In order to break free from common interpretive models (polis religion, the “individualization” of religion, the rise of henotheism, or even “oriental” influences) and to prioritize realia before ultimately testing the models against the facts, CHRONOS will assess religious forms, cultic practices and agents to determine whether – and if so, when, which, why, and how, qualitatively and quantitatively – changes occurred over this period (late Hellenistic-early Roman). The chronological limits specified in the title are the main focus but serve a heuristic function. Both ends of the range will be determined ultimately by the conclusions reached in the respective dossiers.
Bringing together the “Hellenists” and “Romanists” of the team, CHRONOS’s goal is to identify in each of the dossiers, investigated as individual subprojects (see below), potential moments when shifts, evolutions, or even ruptures (?) occurred, and to question the traditional model of a linear progression as reconstructed by the historiography.

> Research Organization

A collective exploratory session (workshop on January 24-25, 2014) helped identify three main gates for tackling the topic:
* through the religious lexicon and its evolution,
* through types of ritual practices and actors,
* through the community framework of practices and cult spaces
These three broad questions will be asked on the basis of precise dossiers that constitute individual subprojects that seem relevant and promising a priori for the proposed question.
Responsibility for these subprojects will be taken by various experts in the group (cf. the project heads and the link for each topic below).

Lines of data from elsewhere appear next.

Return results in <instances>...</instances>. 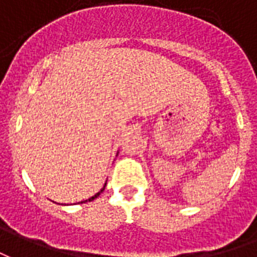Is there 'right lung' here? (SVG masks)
<instances>
[{
	"mask_svg": "<svg viewBox=\"0 0 257 257\" xmlns=\"http://www.w3.org/2000/svg\"><path fill=\"white\" fill-rule=\"evenodd\" d=\"M103 191H104V188H103V190H100V191H99V192H97V194L94 195V196H92V198H89V199H86V200H84V202H81V203H85V202H90V200H93V199H96V198H97V196H99V195H100V194H101V192H103Z\"/></svg>",
	"mask_w": 257,
	"mask_h": 257,
	"instance_id": "1",
	"label": "right lung"
}]
</instances>
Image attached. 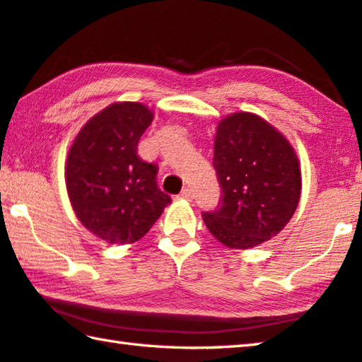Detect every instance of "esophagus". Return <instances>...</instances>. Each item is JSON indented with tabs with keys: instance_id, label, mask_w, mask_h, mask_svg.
<instances>
[{
	"instance_id": "34e87169",
	"label": "esophagus",
	"mask_w": 362,
	"mask_h": 362,
	"mask_svg": "<svg viewBox=\"0 0 362 362\" xmlns=\"http://www.w3.org/2000/svg\"><path fill=\"white\" fill-rule=\"evenodd\" d=\"M180 198H182V199H187V201H193V198H194L193 189L188 188V187L183 188L182 193H180Z\"/></svg>"
}]
</instances>
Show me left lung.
I'll list each match as a JSON object with an SVG mask.
<instances>
[{"label": "left lung", "mask_w": 362, "mask_h": 362, "mask_svg": "<svg viewBox=\"0 0 362 362\" xmlns=\"http://www.w3.org/2000/svg\"><path fill=\"white\" fill-rule=\"evenodd\" d=\"M214 168L222 187L216 211L203 212L211 235L231 249L272 240L289 223L302 192L298 159L283 134L259 115L218 122Z\"/></svg>", "instance_id": "left-lung-1"}]
</instances>
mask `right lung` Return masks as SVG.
Wrapping results in <instances>:
<instances>
[{
	"instance_id": "obj_1",
	"label": "right lung",
	"mask_w": 362,
	"mask_h": 362,
	"mask_svg": "<svg viewBox=\"0 0 362 362\" xmlns=\"http://www.w3.org/2000/svg\"><path fill=\"white\" fill-rule=\"evenodd\" d=\"M151 121L144 103L116 102L86 122L70 146L65 183L73 211L110 244L139 241L170 203L158 188V168L137 155Z\"/></svg>"
}]
</instances>
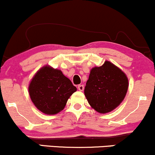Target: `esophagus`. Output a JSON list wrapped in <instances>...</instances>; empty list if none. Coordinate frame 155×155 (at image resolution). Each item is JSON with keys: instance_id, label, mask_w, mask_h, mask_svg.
<instances>
[{"instance_id": "34e87169", "label": "esophagus", "mask_w": 155, "mask_h": 155, "mask_svg": "<svg viewBox=\"0 0 155 155\" xmlns=\"http://www.w3.org/2000/svg\"><path fill=\"white\" fill-rule=\"evenodd\" d=\"M78 90H80V91H83V90H84V85H78Z\"/></svg>"}]
</instances>
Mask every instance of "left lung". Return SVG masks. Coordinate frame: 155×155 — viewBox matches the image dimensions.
<instances>
[{
  "label": "left lung",
  "mask_w": 155,
  "mask_h": 155,
  "mask_svg": "<svg viewBox=\"0 0 155 155\" xmlns=\"http://www.w3.org/2000/svg\"><path fill=\"white\" fill-rule=\"evenodd\" d=\"M128 88L126 74L110 61H106L101 66H94L90 70L84 94L93 109L106 114L123 102Z\"/></svg>",
  "instance_id": "8db88e82"
}]
</instances>
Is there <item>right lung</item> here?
<instances>
[{
    "label": "right lung",
    "mask_w": 155,
    "mask_h": 155,
    "mask_svg": "<svg viewBox=\"0 0 155 155\" xmlns=\"http://www.w3.org/2000/svg\"><path fill=\"white\" fill-rule=\"evenodd\" d=\"M28 90L31 101L38 110L53 115L64 109L77 88L61 70L46 65L31 78Z\"/></svg>",
    "instance_id": "1"
}]
</instances>
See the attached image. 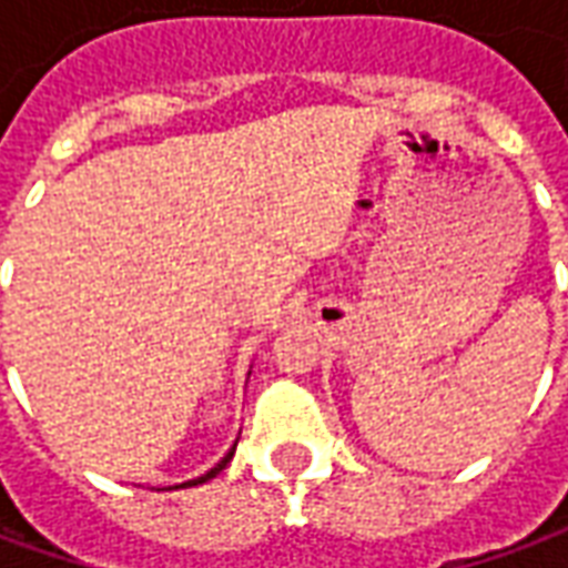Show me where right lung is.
<instances>
[{
  "label": "right lung",
  "mask_w": 568,
  "mask_h": 568,
  "mask_svg": "<svg viewBox=\"0 0 568 568\" xmlns=\"http://www.w3.org/2000/svg\"><path fill=\"white\" fill-rule=\"evenodd\" d=\"M234 450H236V444L234 447H231V450L224 453V459L219 465H215V468H210V471H206V475H200V477H194V480H185V484H175V489H185V487H197V484H206V480H212V477L219 475V471H222L224 465L231 463V459H234Z\"/></svg>",
  "instance_id": "obj_1"
}]
</instances>
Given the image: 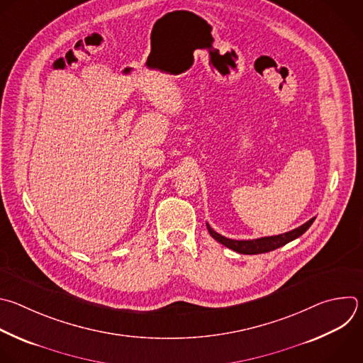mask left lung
Wrapping results in <instances>:
<instances>
[{"instance_id":"obj_1","label":"left lung","mask_w":363,"mask_h":363,"mask_svg":"<svg viewBox=\"0 0 363 363\" xmlns=\"http://www.w3.org/2000/svg\"><path fill=\"white\" fill-rule=\"evenodd\" d=\"M315 218L309 219L308 222H305L303 225H301L299 228L281 233V235H275V236H265V238H258V239H248V240H236V239H229L225 238L222 235H219L218 232H215L209 223H206L208 232L211 233V236L213 239H216L219 244L225 245L226 248L239 252V254H245V255H257V254H265V252H271L274 250H278L284 245H286L291 240L299 238L302 233H305L309 226L313 223Z\"/></svg>"}]
</instances>
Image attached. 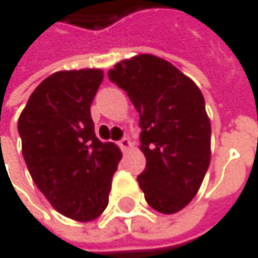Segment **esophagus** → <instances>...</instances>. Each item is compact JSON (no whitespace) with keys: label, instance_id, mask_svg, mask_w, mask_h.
<instances>
[{"label":"esophagus","instance_id":"34e87169","mask_svg":"<svg viewBox=\"0 0 258 258\" xmlns=\"http://www.w3.org/2000/svg\"><path fill=\"white\" fill-rule=\"evenodd\" d=\"M118 146L123 149V150H126V149H129V147H132V141L127 138V137H124V138H121L120 141H118Z\"/></svg>","mask_w":258,"mask_h":258}]
</instances>
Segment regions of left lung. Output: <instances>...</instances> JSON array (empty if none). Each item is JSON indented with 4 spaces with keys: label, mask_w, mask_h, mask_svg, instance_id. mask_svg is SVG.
<instances>
[{
    "label": "left lung",
    "mask_w": 258,
    "mask_h": 258,
    "mask_svg": "<svg viewBox=\"0 0 258 258\" xmlns=\"http://www.w3.org/2000/svg\"><path fill=\"white\" fill-rule=\"evenodd\" d=\"M108 77L140 114L146 169L137 176L147 204L164 214L182 210L210 166L211 126L196 83L170 62L140 54L118 62Z\"/></svg>",
    "instance_id": "obj_1"
}]
</instances>
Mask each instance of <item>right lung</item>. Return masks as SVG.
Masks as SVG:
<instances>
[{
	"instance_id": "1",
	"label": "right lung",
	"mask_w": 258,
	"mask_h": 258,
	"mask_svg": "<svg viewBox=\"0 0 258 258\" xmlns=\"http://www.w3.org/2000/svg\"><path fill=\"white\" fill-rule=\"evenodd\" d=\"M102 70L59 71L30 95L18 121L22 155L36 187L63 216L88 222L108 207L120 149L95 137L91 103Z\"/></svg>"
}]
</instances>
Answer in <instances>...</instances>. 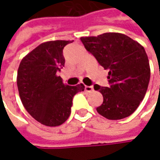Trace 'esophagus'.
<instances>
[{
    "mask_svg": "<svg viewBox=\"0 0 160 160\" xmlns=\"http://www.w3.org/2000/svg\"><path fill=\"white\" fill-rule=\"evenodd\" d=\"M94 90L92 86H85V91L86 92H92Z\"/></svg>",
    "mask_w": 160,
    "mask_h": 160,
    "instance_id": "34e87169",
    "label": "esophagus"
}]
</instances>
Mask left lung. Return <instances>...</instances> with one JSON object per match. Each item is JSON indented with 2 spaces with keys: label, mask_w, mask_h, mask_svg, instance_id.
Returning <instances> with one entry per match:
<instances>
[{
  "label": "left lung",
  "mask_w": 160,
  "mask_h": 160,
  "mask_svg": "<svg viewBox=\"0 0 160 160\" xmlns=\"http://www.w3.org/2000/svg\"><path fill=\"white\" fill-rule=\"evenodd\" d=\"M80 41L99 64L109 70L110 86L94 85L95 90H99L103 97L97 112L112 120L130 116L144 98L151 77L144 48L118 32L81 37Z\"/></svg>",
  "instance_id": "left-lung-1"
}]
</instances>
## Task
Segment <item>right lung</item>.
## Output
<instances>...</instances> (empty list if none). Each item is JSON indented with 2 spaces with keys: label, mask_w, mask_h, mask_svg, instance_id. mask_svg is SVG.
<instances>
[{
  "label": "right lung",
  "mask_w": 160,
  "mask_h": 160,
  "mask_svg": "<svg viewBox=\"0 0 160 160\" xmlns=\"http://www.w3.org/2000/svg\"><path fill=\"white\" fill-rule=\"evenodd\" d=\"M73 41L42 43L22 59L18 71V88L22 103L40 123L57 127L67 120L72 98L85 86L64 85L57 75L64 66L63 49Z\"/></svg>",
  "instance_id": "right-lung-1"
}]
</instances>
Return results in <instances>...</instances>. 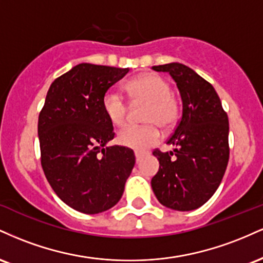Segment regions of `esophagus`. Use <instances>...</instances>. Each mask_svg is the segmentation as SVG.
Returning a JSON list of instances; mask_svg holds the SVG:
<instances>
[{"label": "esophagus", "instance_id": "obj_1", "mask_svg": "<svg viewBox=\"0 0 263 263\" xmlns=\"http://www.w3.org/2000/svg\"><path fill=\"white\" fill-rule=\"evenodd\" d=\"M147 153H144V152H138V151H136L135 152V156H136V162H141L142 159H143V157L146 156Z\"/></svg>", "mask_w": 263, "mask_h": 263}]
</instances>
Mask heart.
<instances>
[{"instance_id": "b5f03b06", "label": "heart", "mask_w": 263, "mask_h": 263, "mask_svg": "<svg viewBox=\"0 0 263 263\" xmlns=\"http://www.w3.org/2000/svg\"><path fill=\"white\" fill-rule=\"evenodd\" d=\"M126 91L135 105H146L142 112L144 125L127 126L117 135L122 146L137 151L148 149L159 140L158 126L170 129L180 114L179 100L171 91L170 81L158 74H143L126 85ZM102 110L111 125L121 127L127 121L128 106L119 92L108 90L102 98Z\"/></svg>"}]
</instances>
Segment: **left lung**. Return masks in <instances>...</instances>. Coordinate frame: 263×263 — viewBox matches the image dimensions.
I'll list each match as a JSON object with an SVG mask.
<instances>
[{
	"mask_svg": "<svg viewBox=\"0 0 263 263\" xmlns=\"http://www.w3.org/2000/svg\"><path fill=\"white\" fill-rule=\"evenodd\" d=\"M176 80L183 112L167 143L170 152L153 151L159 170L151 184L158 201L170 209H198L213 197L228 167L229 119L213 85L179 63L152 66Z\"/></svg>",
	"mask_w": 263,
	"mask_h": 263,
	"instance_id": "1",
	"label": "left lung"
}]
</instances>
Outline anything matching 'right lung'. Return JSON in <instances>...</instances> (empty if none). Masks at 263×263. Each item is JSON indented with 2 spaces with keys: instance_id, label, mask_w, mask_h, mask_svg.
<instances>
[{
  "instance_id": "obj_1",
  "label": "right lung",
  "mask_w": 263,
  "mask_h": 263,
  "mask_svg": "<svg viewBox=\"0 0 263 263\" xmlns=\"http://www.w3.org/2000/svg\"><path fill=\"white\" fill-rule=\"evenodd\" d=\"M128 70L81 63L53 81L39 112L42 168L55 194L80 213L119 203L135 165L131 148L106 147L115 132L102 110L105 92Z\"/></svg>"
}]
</instances>
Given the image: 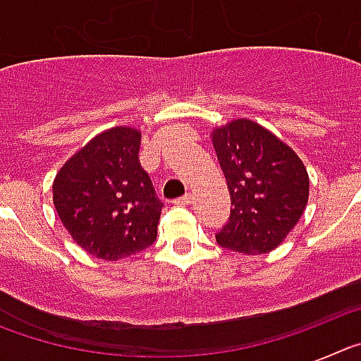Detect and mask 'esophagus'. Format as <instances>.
I'll use <instances>...</instances> for the list:
<instances>
[{
    "instance_id": "34e87169",
    "label": "esophagus",
    "mask_w": 361,
    "mask_h": 361,
    "mask_svg": "<svg viewBox=\"0 0 361 361\" xmlns=\"http://www.w3.org/2000/svg\"><path fill=\"white\" fill-rule=\"evenodd\" d=\"M191 195L190 193H186V195H183V197H178V199H175V204H178V206H190L191 204Z\"/></svg>"
}]
</instances>
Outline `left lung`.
<instances>
[{"label":"left lung","mask_w":361,"mask_h":361,"mask_svg":"<svg viewBox=\"0 0 361 361\" xmlns=\"http://www.w3.org/2000/svg\"><path fill=\"white\" fill-rule=\"evenodd\" d=\"M231 197L229 222L216 244L244 255L279 247L304 215L309 175L304 162L275 133L251 119H235L212 132Z\"/></svg>","instance_id":"1"}]
</instances>
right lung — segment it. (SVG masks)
<instances>
[{
  "instance_id": "1",
  "label": "right lung",
  "mask_w": 361,
  "mask_h": 361,
  "mask_svg": "<svg viewBox=\"0 0 361 361\" xmlns=\"http://www.w3.org/2000/svg\"><path fill=\"white\" fill-rule=\"evenodd\" d=\"M141 132L114 126L75 152L54 178V206L73 242L121 260L157 238L162 202L139 162Z\"/></svg>"
}]
</instances>
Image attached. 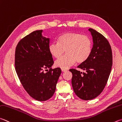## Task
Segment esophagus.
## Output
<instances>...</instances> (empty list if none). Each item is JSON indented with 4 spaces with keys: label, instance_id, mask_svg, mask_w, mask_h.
<instances>
[{
    "label": "esophagus",
    "instance_id": "esophagus-1",
    "mask_svg": "<svg viewBox=\"0 0 122 122\" xmlns=\"http://www.w3.org/2000/svg\"><path fill=\"white\" fill-rule=\"evenodd\" d=\"M61 70L62 72H66L68 70L67 69H61Z\"/></svg>",
    "mask_w": 122,
    "mask_h": 122
}]
</instances>
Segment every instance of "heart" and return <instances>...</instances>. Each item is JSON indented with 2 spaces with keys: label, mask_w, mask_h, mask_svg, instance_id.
<instances>
[{
  "label": "heart",
  "mask_w": 122,
  "mask_h": 122,
  "mask_svg": "<svg viewBox=\"0 0 122 122\" xmlns=\"http://www.w3.org/2000/svg\"><path fill=\"white\" fill-rule=\"evenodd\" d=\"M92 41L89 37L76 32H67L61 35L57 43H52L48 46L49 52L56 59L60 57L65 52L66 54L55 61L56 67L67 69L77 61L81 63L90 56Z\"/></svg>",
  "instance_id": "obj_1"
}]
</instances>
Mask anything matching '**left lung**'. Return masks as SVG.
<instances>
[{
	"label": "left lung",
	"mask_w": 122,
	"mask_h": 122,
	"mask_svg": "<svg viewBox=\"0 0 122 122\" xmlns=\"http://www.w3.org/2000/svg\"><path fill=\"white\" fill-rule=\"evenodd\" d=\"M88 30L93 41L91 54L87 60L78 66L85 72L75 69L69 70L72 74L71 84L74 92L84 100L93 99L102 92L112 65V48L107 39L93 29Z\"/></svg>",
	"instance_id": "1"
}]
</instances>
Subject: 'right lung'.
<instances>
[{"label": "right lung", "instance_id": "obj_1", "mask_svg": "<svg viewBox=\"0 0 122 122\" xmlns=\"http://www.w3.org/2000/svg\"><path fill=\"white\" fill-rule=\"evenodd\" d=\"M36 30L19 42L15 53V70L24 89L32 98L46 101L53 96L60 76V68L52 69L54 61L49 52L50 38ZM50 69L47 73L46 68Z\"/></svg>", "mask_w": 122, "mask_h": 122}]
</instances>
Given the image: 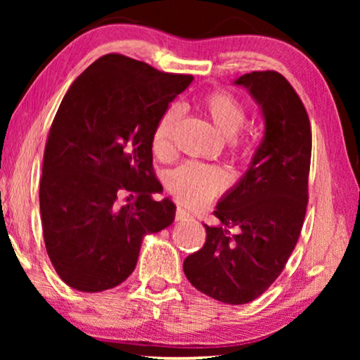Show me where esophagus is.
I'll return each instance as SVG.
<instances>
[{
    "mask_svg": "<svg viewBox=\"0 0 360 360\" xmlns=\"http://www.w3.org/2000/svg\"><path fill=\"white\" fill-rule=\"evenodd\" d=\"M191 218V213L190 211H186L184 208H176V213H175V219L176 221H186Z\"/></svg>",
    "mask_w": 360,
    "mask_h": 360,
    "instance_id": "esophagus-1",
    "label": "esophagus"
}]
</instances>
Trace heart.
<instances>
[{
	"mask_svg": "<svg viewBox=\"0 0 360 360\" xmlns=\"http://www.w3.org/2000/svg\"><path fill=\"white\" fill-rule=\"evenodd\" d=\"M201 108L210 117L216 131L224 137H233L243 129L245 122V108L234 95L228 91H210L201 98ZM180 110L170 106L157 122L152 134V150L164 155L170 150V134ZM228 184L224 172L213 165L186 164L176 167L167 175V188L176 200L188 206L203 205L214 198Z\"/></svg>",
	"mask_w": 360,
	"mask_h": 360,
	"instance_id": "obj_1",
	"label": "heart"
}]
</instances>
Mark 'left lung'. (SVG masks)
Wrapping results in <instances>:
<instances>
[{"label": "left lung", "instance_id": "8db88e82", "mask_svg": "<svg viewBox=\"0 0 360 360\" xmlns=\"http://www.w3.org/2000/svg\"><path fill=\"white\" fill-rule=\"evenodd\" d=\"M234 85L259 105L264 137L249 169L221 196L213 211L218 224H205L206 243L185 259L184 272L201 293L244 304L282 274L302 233L311 129L302 100L278 72L245 73Z\"/></svg>", "mask_w": 360, "mask_h": 360}]
</instances>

The work will be carried out autonomously or collaboratively as necessary, from documentary workshops, open to doctoral students as a training, to international meetings with publication of the results.
This research project anticipates institutional collaboration with European scholars, who are already involved in developing the program: collaboration with Belgium through a PICS program (Vinciane Pirenne Delforge, FNRS/University of Liège) and with Switzerland with a PHC “Germaine de Staël” (Anne-Françoise Jaccottet, University of Geneva).